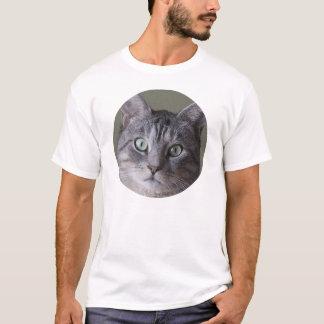Camiseta gato cinzento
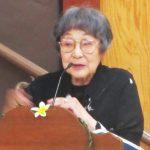 据石和さん (1927-2017) (2014年8月4日撮影、Cultural News Photo)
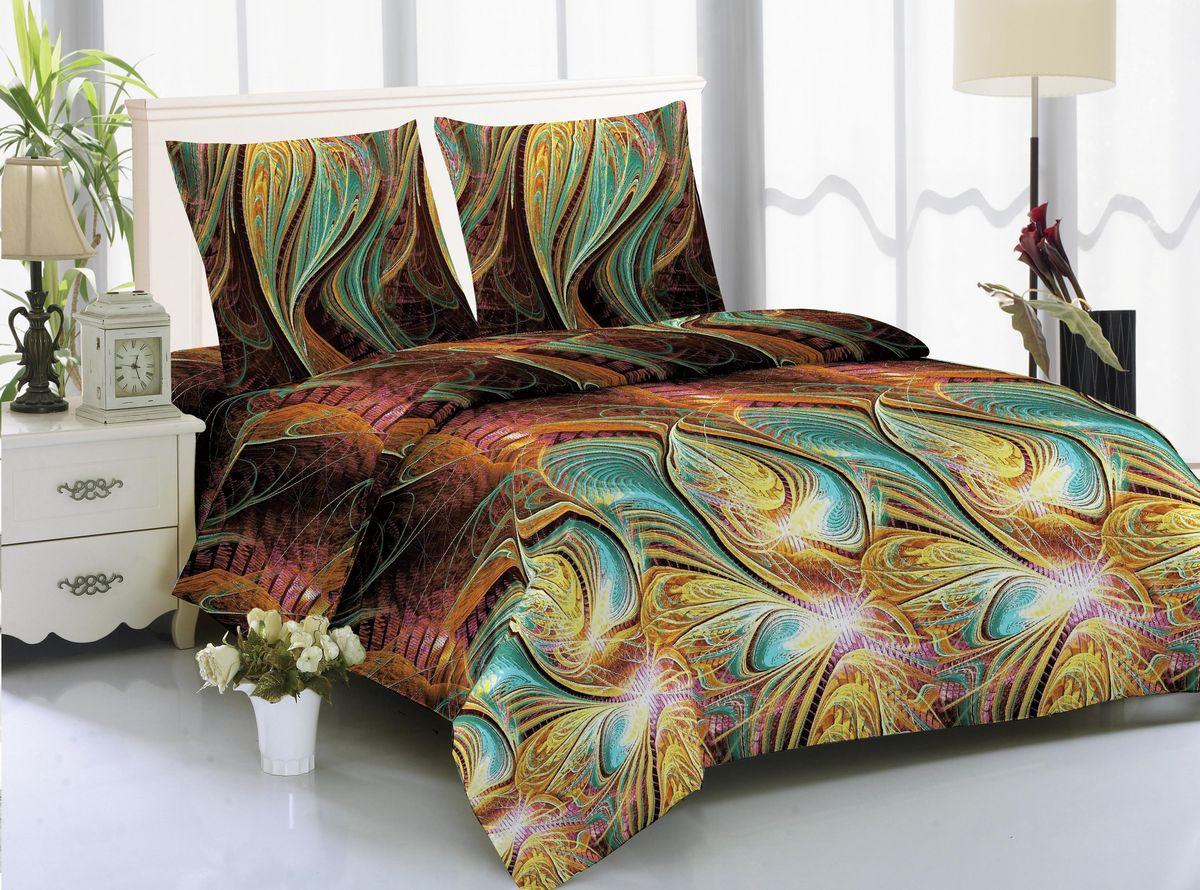 Комплект белья Amore Mio Osaka, 1,5-спальный, наволочки 70x7085253Комплект постельного белья Amore Mio изготовлен из мако-сатина. Нано-инновации позволили открыть новую ткань, которая сочетает в себе широкий спектр отличных потребительских характеристик и невысокой стоимости. Легкая, плотная, мягкая ткань, приятна и обладает эффектом персиковой кожуры. Отлично стирается, гладится, быстро сохнет. Дисперсное крашение великолепно передает качество рисунков и необычайно устойчиво к истиранию.Комплект состоит из пододеяльника, простыни и двух наволочек.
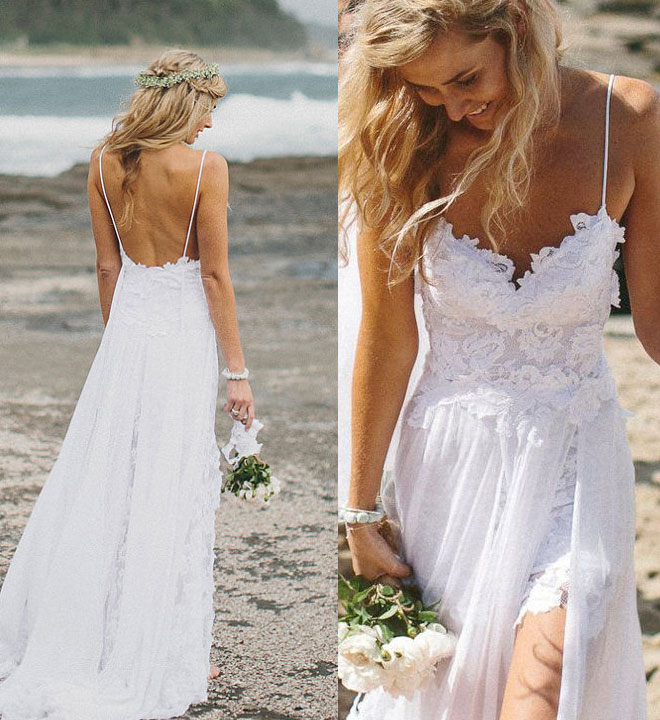 Tips When Deciding On Beach Wedding Dresses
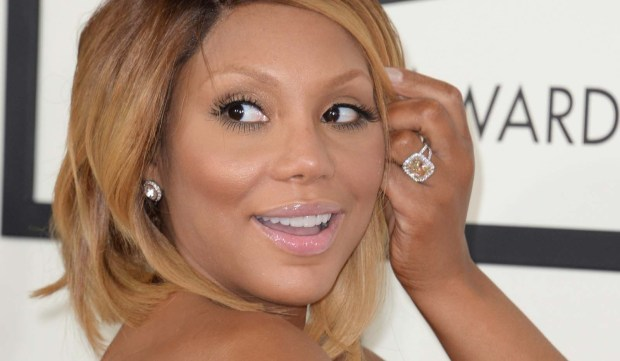 Singer Tamar Braxton is 39. She, her sister Toni and their other sisters performed in the R&B group the Braxtons. (Getty Images: Robyn Beck)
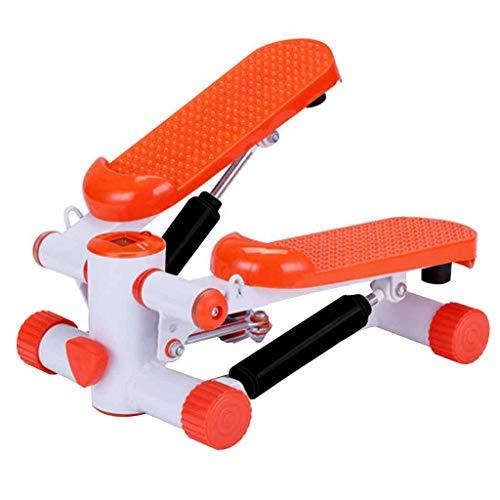 Mini Einstellbare Twist Stepper Maschinen Fitness Maschine Stepper Multifunktions Schritt Maschine Trainer Fußmaschine Bequem für Fitnessgeräte Roscloud@
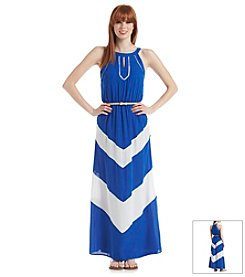 Sequin Hearts® Chevron Maxi Dress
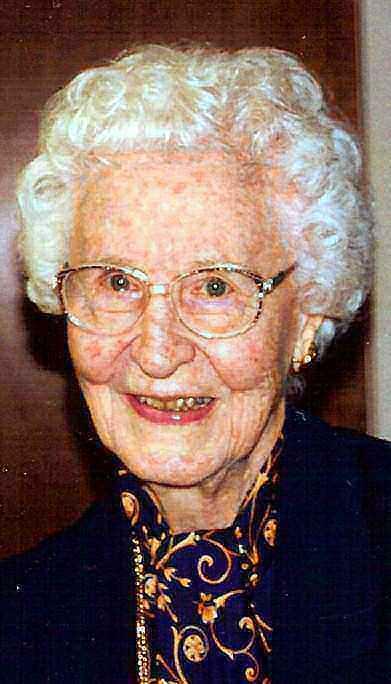 Beatrice Rice Wells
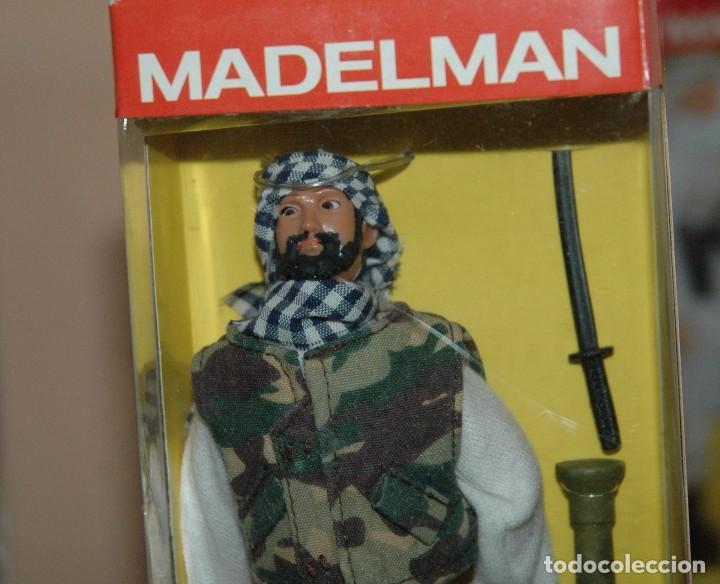 Madelman: MADELMAN MDE GUERRILLERO TALIBAN CON BAZOCA EN CAJA. Ideal regalo Navidad o para coleccionista - Foto 3 - 68964345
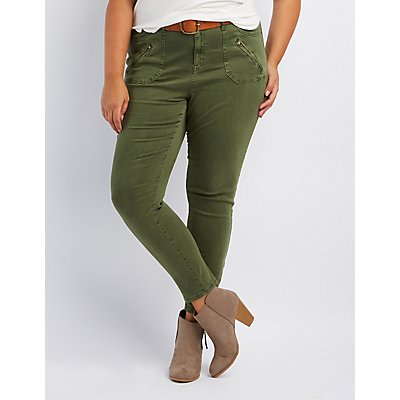 Plus Size Refuge Skinny Cargo Pants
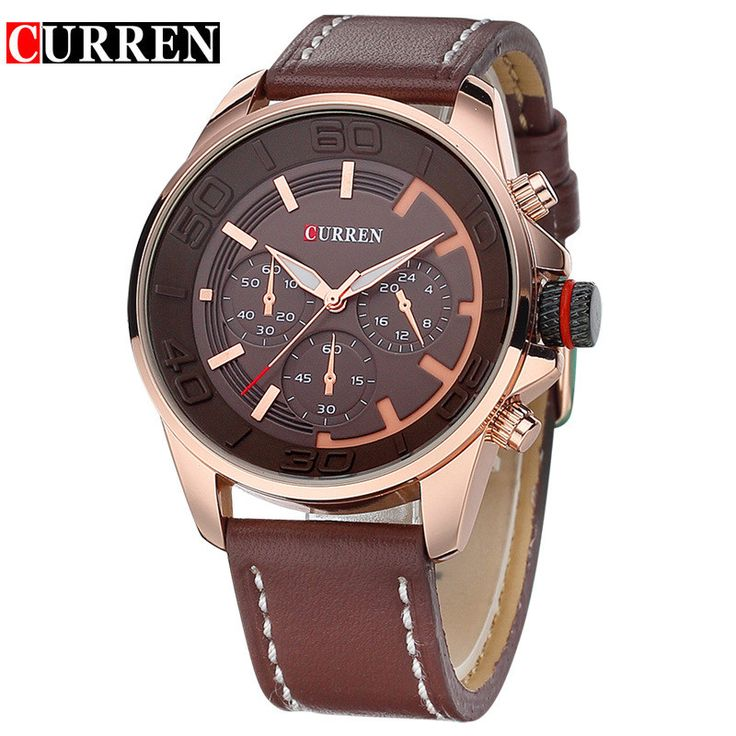 $24.18 (Buy here: https://alitems.com/g/1e8d114494ebda23ff8b16525dc3e8/?i=5&ulp=https%3A%2F%2Fwww.aliexpress.com%2Fitem%2FRelogio-Masculino-Fashion-Montre-Homme-Reloj-Hombre-Quartz-Watch-Curren-Male-Watch-Leather-Wristwatches-Men-Curren%2F32739165745.html ) Relogio Masculino Fashion Montre Homme Reloj Hombre Quartz-Watch Curren Male Watch Leather Wristwatches Men Curren Watches 8187 for just $24.18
• • • • • • •
> [GOAL OF THE EXERCISE]:
Transcribe exactly the lines that run from the first line of the records above through the line with "Plus Size Refuge Skinny Cargo Pants", and include both of those lines; pictures stay out.

> [WRITTEN SOLUTION]:
Camiseta gato cinzento
 据石和さん (1927-2017) (2014年8月4日撮影、Cultural News Photo)
 Комплект белья Amore Mio Osaka, 1,5-спальный, наволочки 70x7085253Комплект постельного белья Amore Mio изготовлен из мако-сатина. Нано-инновации позволили открыть новую ткань, которая сочетает в себе широкий спектр отличных потребительских характеристик и невысокой стоимости. Легкая, плотная, мягкая ткань, приятна и обладает эффектом персиковой кожуры. Отлично стирается, гладится, быстро сохнет. Дисперсное крашение великолепно передает качество рисунков и необычайно устойчиво к истиранию.Комплект состоит из пододеяльника, простыни и двух наволочек.
 Tips When Deciding On Beach Wedding Dresses
 Singer Tamar Braxton is 39. She, her sister Toni and their other sisters performed in the R&B group the Braxtons. (Getty Images: Robyn Beck)
 Mini Einstellbare Twist Stepper Maschinen Fitness Maschine Stepper Multifunktions Schritt Maschine Trainer Fußmaschine Bequem für Fitnessgeräte Roscloud@
 Sequin Hearts® Chevron Maxi Dress
 Beatrice Rice Wells
 Madelman: MADELMAN MDE GUERRILLERO TALIBAN CON BAZOCA EN CAJA. Ideal regalo Navidad o para coleccionista - Foto 3 - 68964345
 Plus Size Refuge Skinny Cargo Pants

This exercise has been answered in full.